Example: qnorm(0.2) gives you the value \(x\) such that 20% of the values of a standard normal are <= \(x\).

qnorm(0.2)

## [1] -0.842

pnorm(-0.84)

## [1] 0.2

r: provide random number generation from a distribution

Austria had a birth rate of approximately 9.9 births per 1000 people in 2019. Assume this rate is constant over the year, and that all births are independent.

For a randomly selected cohort of 1000 people, what is the probability of observing exactly 11 births over a 1-year period?

You can model this as a binomial process with \(n=1000,p=0.0099\), or Poisson, with \(\lambda = 9.9\).

c(binom = dbinom(11, 1000, 0.0099),
pois = dpois(11, 9.9))

## binom  pois 
## 0.113 0.113

What about observing 11 or more births?

Lots of ways to arrive at the same answer

# the same logic here applies for binom

c(
   ## ppois(10, ...) is the prob of 10 or less events
   ## 1 - ppois(10, ...) gives the prob of more than 10
   ppois1 = 1 - ppois(10, 9.9),  
   ## we can achieve the same thing with the lower.tail argument
   ppois2 = ppois(10, 9.9, lower.tail=FALSE),
   ## the poisson is discrete, so we can also sum the mass function
   dpois1 = 1 - sum(dpois(0:10, 9.9)),
   ## technically we need to go to infinity, but the error is small
   dpois2 = sum(dpois(11:1e6, 9.9))
)

## ppois1 ppois2 dpois1 dpois2 
##  0.404  0.404  0.404  0.404

Is a probability density the same as a probability?

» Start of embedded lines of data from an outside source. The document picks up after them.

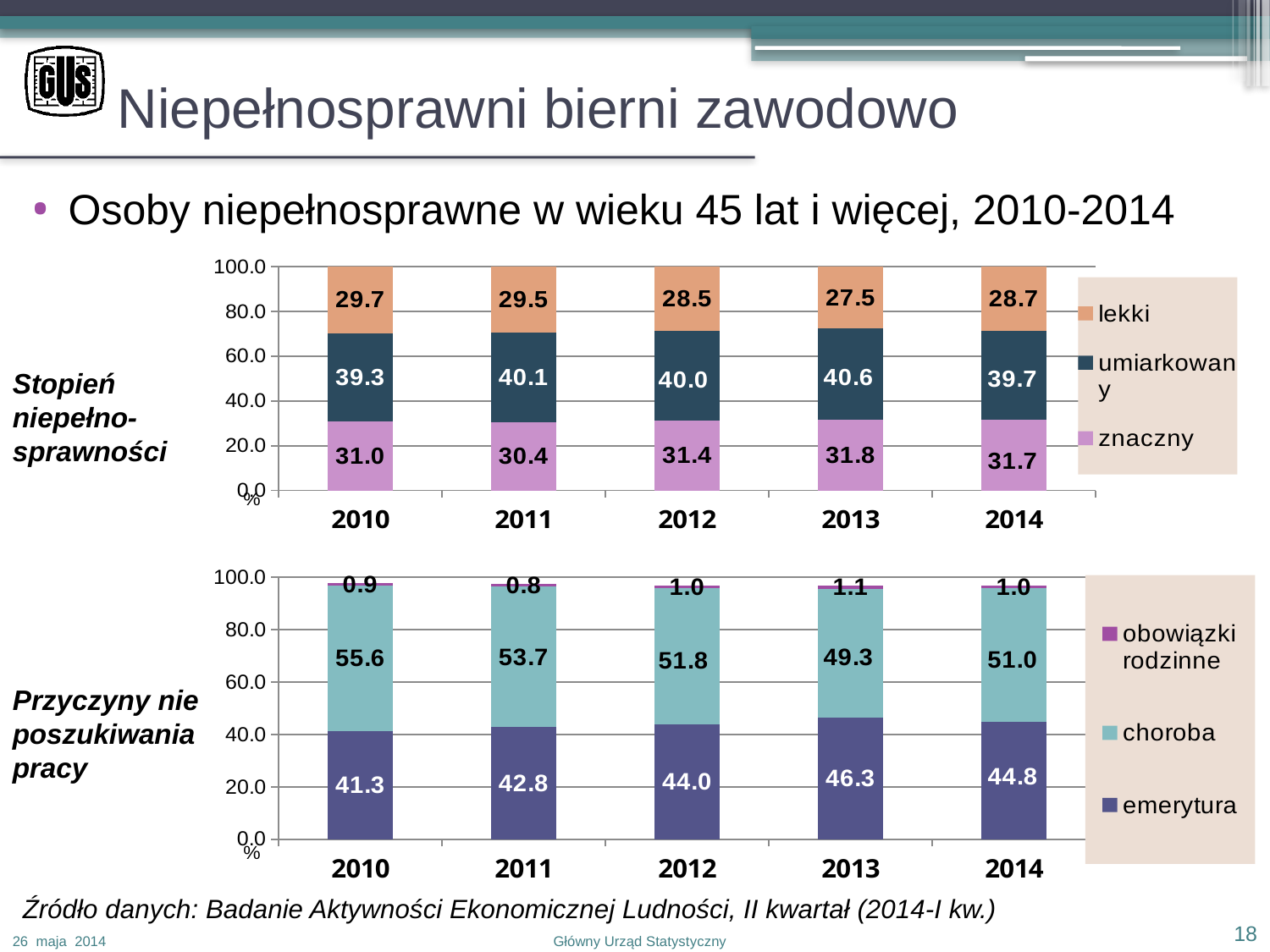
In the bottom chart (Przyczyny nie poszukiwania pracy), what is the total of the three labelled segments for 2012? 96.8 In the bottom chart (Przyczyny nie poszukiwania pracy), is the 'emerytura' value larger in 2010 or in 2014? 2014 In the top chart (Stopień niepełnosprawności), what is the difference between the 'umiarkowany' value and the 'znaczny' value in 2010? 8.3 In the bottom chart (Przyczyny nie poszukiwania pracy), what is the value for 'choroba' in 2011? 53.7 In the top chart (Stopień niepełnosprawności), which year has the highest value for 'umiarkowany'? 2013 In the top chart (Stopień niepełnosprawności), what is the value for 'lekki' in 2013? 27.5 What kind of chart is the bottom chart (Przyczyny nie poszukiwania pracy)? Stacked bar chart In the top chart (Stopień niepełnosprawności), what is the value for 'znaczny' in 2012? 31.4 In the top chart (Stopień niepełnosprawności), how many series does the legend list? 3 In the top chart (Stopień niepełnosprawności), which year has the lowest value for 'lekki'? 2013 In the bottom chart (Przyczyny nie poszukiwania pracy), which year has the highest value for 'choroba'? 2010 In the bottom chart (Przyczyny nie poszukiwania pracy), what is the value for 'emerytura' in 2013? 46.3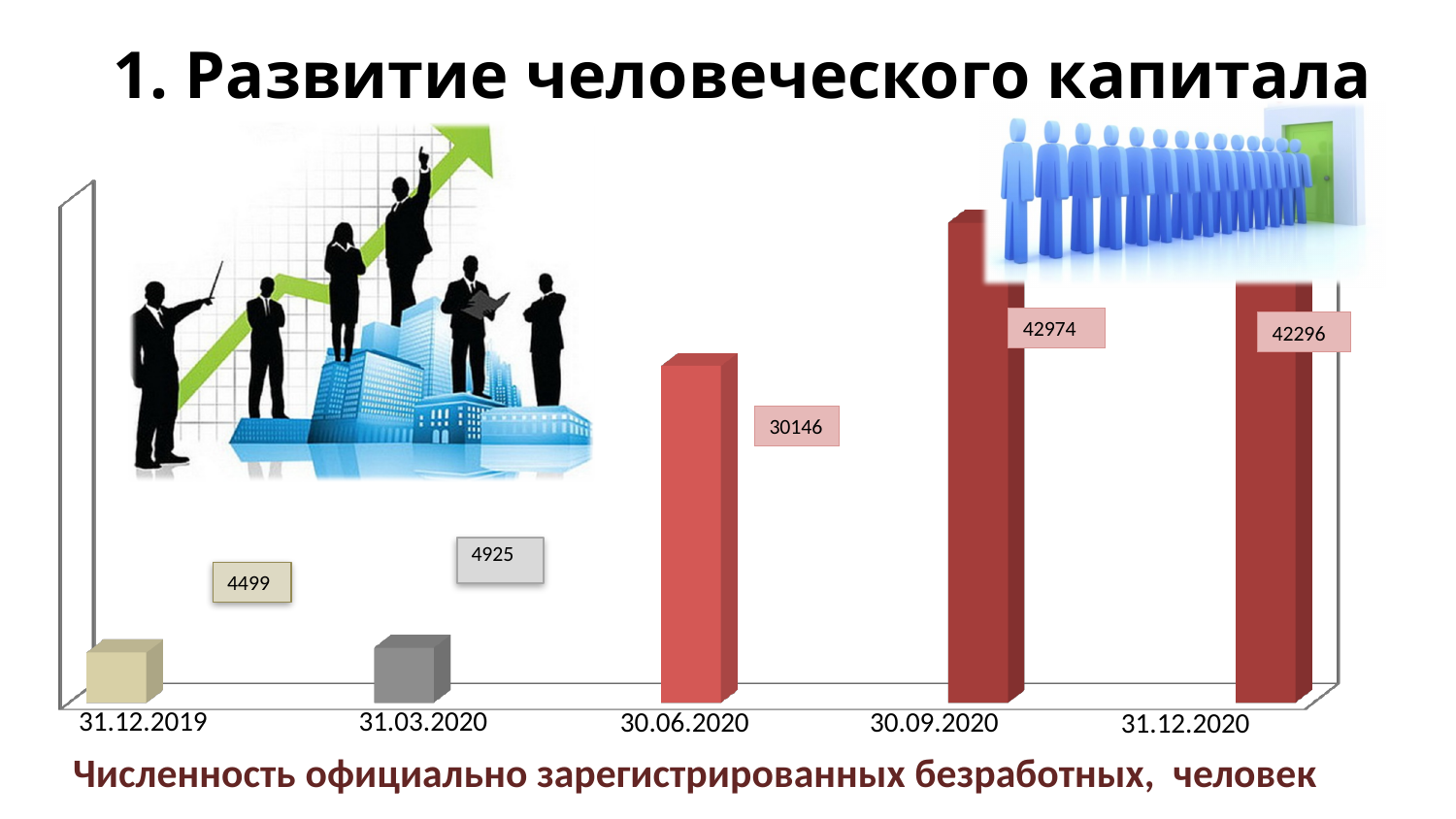
What is the value for 31.12.2019? 4499 Which date has the lowest value? 31.12.2019 Which is larger, the value for 30.09.2020 or the value for 31.12.2020? 30.09.2020 What is the value for 30.06.2020? 30146 What is the value for 31.12.2020? 42296 What kind of chart is shown on the slide? bar chart How many dates are shown on the chart? 5 Which date has the highest value? 30.09.2020 What is the difference between the values for 31.03.2020 and 31.12.2019? 426 What is the value for 30.09.2020? 42974 What is the difference between the values for 30.09.2020 and 31.12.2020? 678 What does the caption below the chart say the chart shows? Численность официально зарегистрированных безработных, человек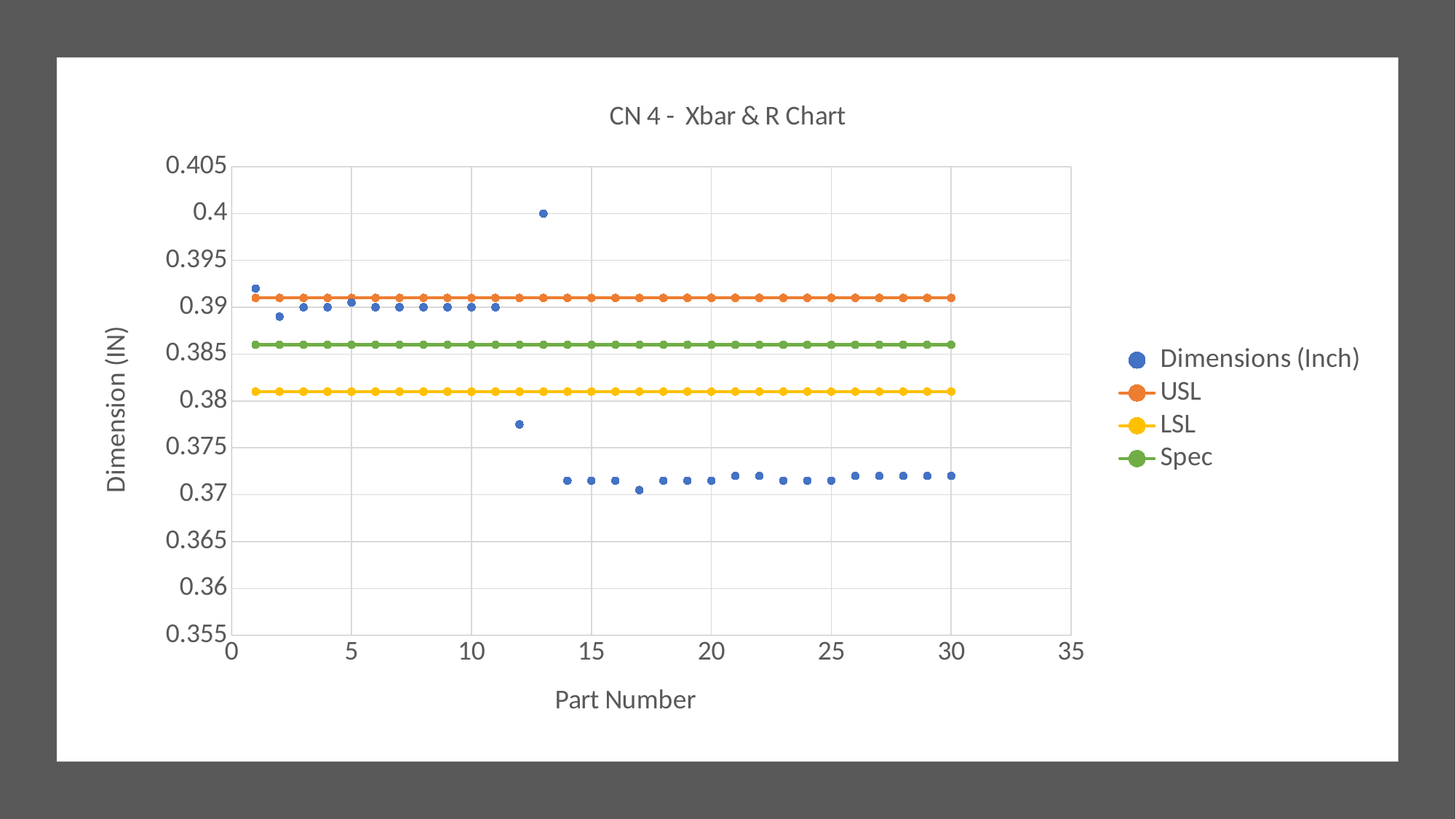
What is the label of the x axis? Part Number Which part number has the highest Dimensions (Inch) value? 13 Is the Dimensions (Inch) value for part number 13 greater or less than 0.395? greater Which has the larger Dimensions (Inch) value, part number 2 or part number 14? part number 2 Is the USL value greater or less than 0.385? greater How many series does the legend list? 4 Is the LSL value greater or less than 0.385? less Which line is higher on the chart, USL or LSL? USL Which part number has the lowest Dimensions (Inch) value? 17 What is the title of the chart? CN 4 - Xbar & R Chart What kind of chart is shown on the slide? scatter chart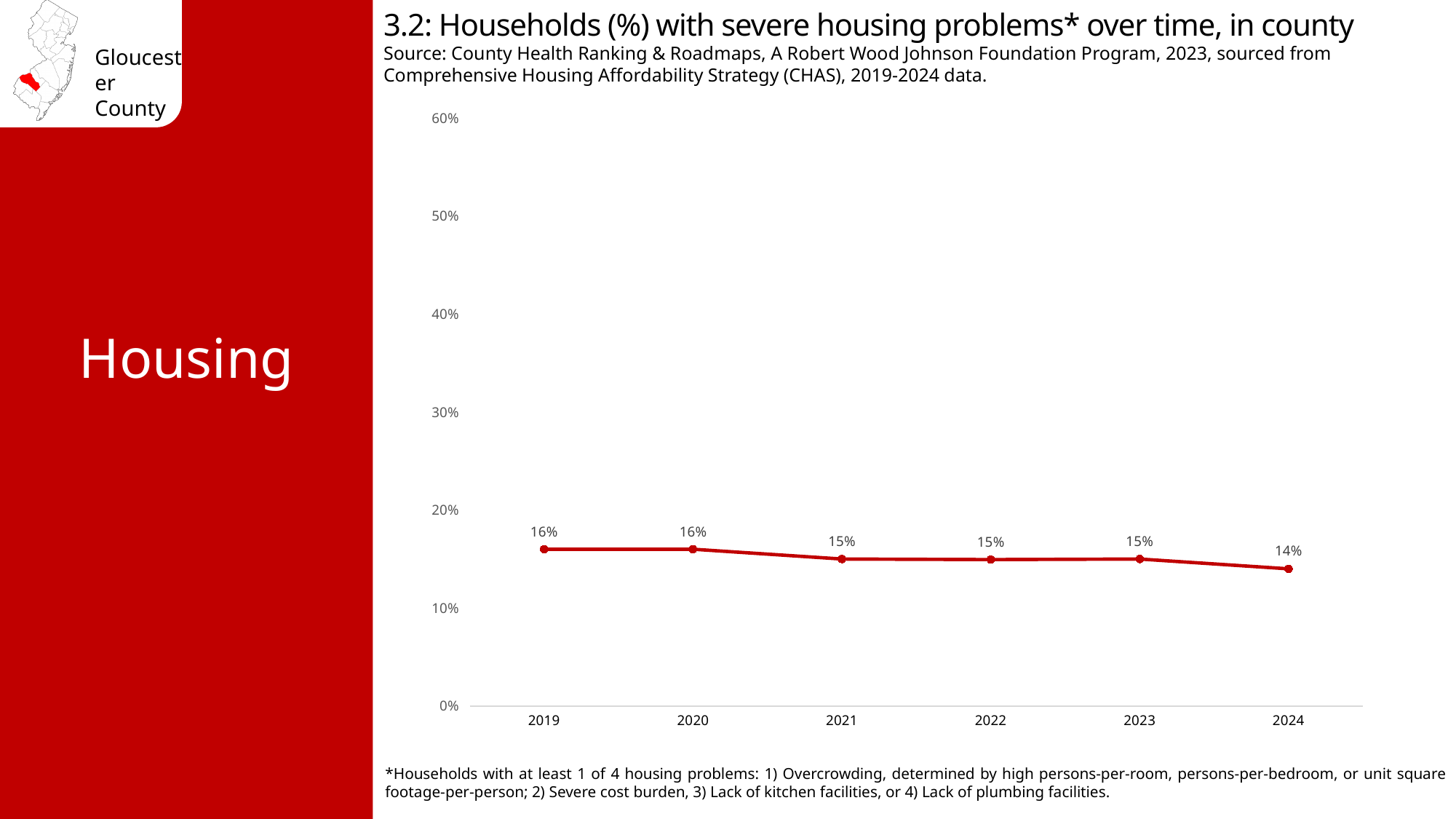
Which year has the lowest percentage of households with severe housing problems? 2024 Do the values rise or fall from 2019 to 2024? fall What percentage of households had severe housing problems in 2019? 16% What colour is the plotted line? red How many years are plotted on the x axis? 6 What is the value shown for 2022? 15% Is the value for 2020 larger or smaller than the value for 2024? larger What is the value shown for 2024? 14% What kind of chart is shown on the slide? line chart What is the highest value shown on the y axis? 60% What is the difference between the 2019 value and the 2024 value? 2% Is the value for 2021 greater or less than 20%? less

Human height is normally distributed within populations. From 1980-1994 within 20 wealthy countries, mean female height was 164.7 cm, with a standard deviation of 7.1 cm. What is the maximum probability density of this normal distribution, and what is the x-value \(x_{max}\) at which maximum probability density occurs?

The maximum density of the normal is at the mean, so \(x_{max}=164.7\)

xmax = 164.7
mean_ht = 164.7
sd_ht = 7.1
dnorm(xmax, mean = mean_ht, sd = sd_ht)

## [1] 0.0562

What is the probability that a female in this time period has a height exactly equal to \(x_{max}\)
If the maximum probability density and the \(pr(x_{max})\) are not the same, why not? Do these answers make sense?

The probability is zero, because \(x\) is continuous. We computed the density in part a. We can compute the actual probability (probability mass) by integrating; clearly it will be zero, because the integral has a width of zero.

integrate(dnorm, lower = xmax, upper = xmax, mean = mean_ht, sd = sd_ht)

## 0 with absolute error < 0

What is the probability that a woman has a height in the range \(x_{max} \pm 3\)

There is nonzero mass between two different values. We can either integrate as before, or use pnorm**

c(pnorm = pnorm(xmax + 3, mean_ht, sd_ht) - pnorm(xmax - 3, mean_ht, sd_ht),
integrate = integrate(dnorm, lower = xmax - 3, upper = xmax + 3, mean = mean_ht, sd = sd_ht)["value"])

## $pnorm
## [1] 0.327
## 
## $integrate.value
## [1] 0.327

For the same distribution, what is the 40th percentile for height? In other words, what is the value \(x\) such that the probability of observing x or less is 0.4? — \(pr(X \le x) = 0.4\)

qnorm(0.4, 164.7, 7.1)

## [1] 163

What is \(x\) if \(pr(X > x) = 0.4\)?

qnorm(0.4, 164.7, 7.1, lower.tail=FALSE)

## [1] 166

qnorm(0.6, 164.7, 7.1, lower.tail=TRUE)

## [1] 166

Distributions in R

21.11.2024